Text shown:

Pricing data is publicly available to anyone through a platform called modo. Taking 15 days of slightly improved revenues is a dangerous game. The improved revenue is no indication of future performance.
Today's announcement does explain the spike the other day though. Clearly insiders, or IIs with access to pricing data somewhere
I can't imagine we'll see a div for a year, guess they've a lot of capx to get done, hopefully the revenues will continue to increase
A cheerful RNS but no mention of how much better the situation needs to be for the dividend to be reinstated.
Thanks JTS, interesting, volumes picking up, on ig it looked like the spike reached 60p but surely that's not possible, well holders will be relieved with increase past few days
Do you think the nav accurately reflects the current battery values? I am also unconvinced that income will grow as forecast?
Huge spike this morning, so must have been a buy, or a short exiting.
Re: Nav, can't remember wording, but it was clear that NAV discount calculations didn't reflect current conditions
Wonder if they were buys? Bought a little more of this, this morning... As people say, not investing advice, but the discount to nav, and with the decent management business behind them, this could recover very significantly from this point in the next 2 years
Johnson did what he does best - Tell lies. It's not as if there were not clues before 2019. It is what it is - But what is happening to the UK energy market out of the EU is a travesty.
We have Badenoch celebrating UK has a gas hub with record imports of non EU gas and exports of non EU gas to the EU in 2022 at record high prices boosting trade figures and calling it Brexit success.
Some Brexiters might be dumb enough to buy the lie, but the rest of the world is not so stupid - and neither am I.
Not forgetting circus master, Boris...
"Annoying how our pension funds go to the States" Why? Pension funds have a duty to pension contributors - like Utilities have a duty to shareholders in buying foreign assets to boost earnings. The Tory government is desperate for people to buy in and support UK stock markets - but the rest of the world is looking at Brexit Britain and saying no chance right now.
Why would pension funds be any different? Blame Farage, Rees-Mogg, Odey and thge rest of the Brexit crowd for lying through their teeth about Brexit and then going short UK.
Anyone found any info on shorts here?

Information supplied:
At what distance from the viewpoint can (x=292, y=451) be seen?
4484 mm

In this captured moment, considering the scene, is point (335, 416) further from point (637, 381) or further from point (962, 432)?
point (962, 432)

To be done: Continue the shareholder forum thread with a few more posts that follow its last one, "Anyone found any info on shorts here?"

Task result:
Buybacks have done absolutely nothing the past week or so, with SP only continuing to drop. Must have a big shorter here, but haven't seen any data to verify
That makes more sense
Yes. BESS should be backed by Gov strategy, and the new UK pension scheme should also view GRID and such options as attractive UK funds/shares. Annoying how our pension funds go to the States
"Thought u said "out as of now"...?"
Errr .... is this afternoon the same as this morning? I have zero shares now ... seriously a shame .. I like the business idea ... and annoys me that these problems are down to UK government dithering.
But money is money ... I don't like holding shares without a return.
Thought u said "out as of now"...?
This looks seriously rocky over the next 6 months. However, they've made a confident decision to pursue the planned growth (could easily have maintained divi or buybacks and postponed some projects).
Grid was traditionally a stable hold for the divi for me. Has always been one for the long term. Will monitor over the coming 3 months, but quite likely I'll be adding. Don't need the cash for 2 years at least
Sell first ask questions later ... I bought a few more this morning on the back of HEIT but with no dividend in this market ... I'll take a small loss now rather than a bigger loss later ... and buy back on good news if/when it happens.
To the tone of the HEIT update this morning. Both companies operate in exactly the same arena and HEIT reckon revenue for Apr to date is 58% higher than it was in January
As close to a profit warning as one can be .. only a few in here .. out as of now.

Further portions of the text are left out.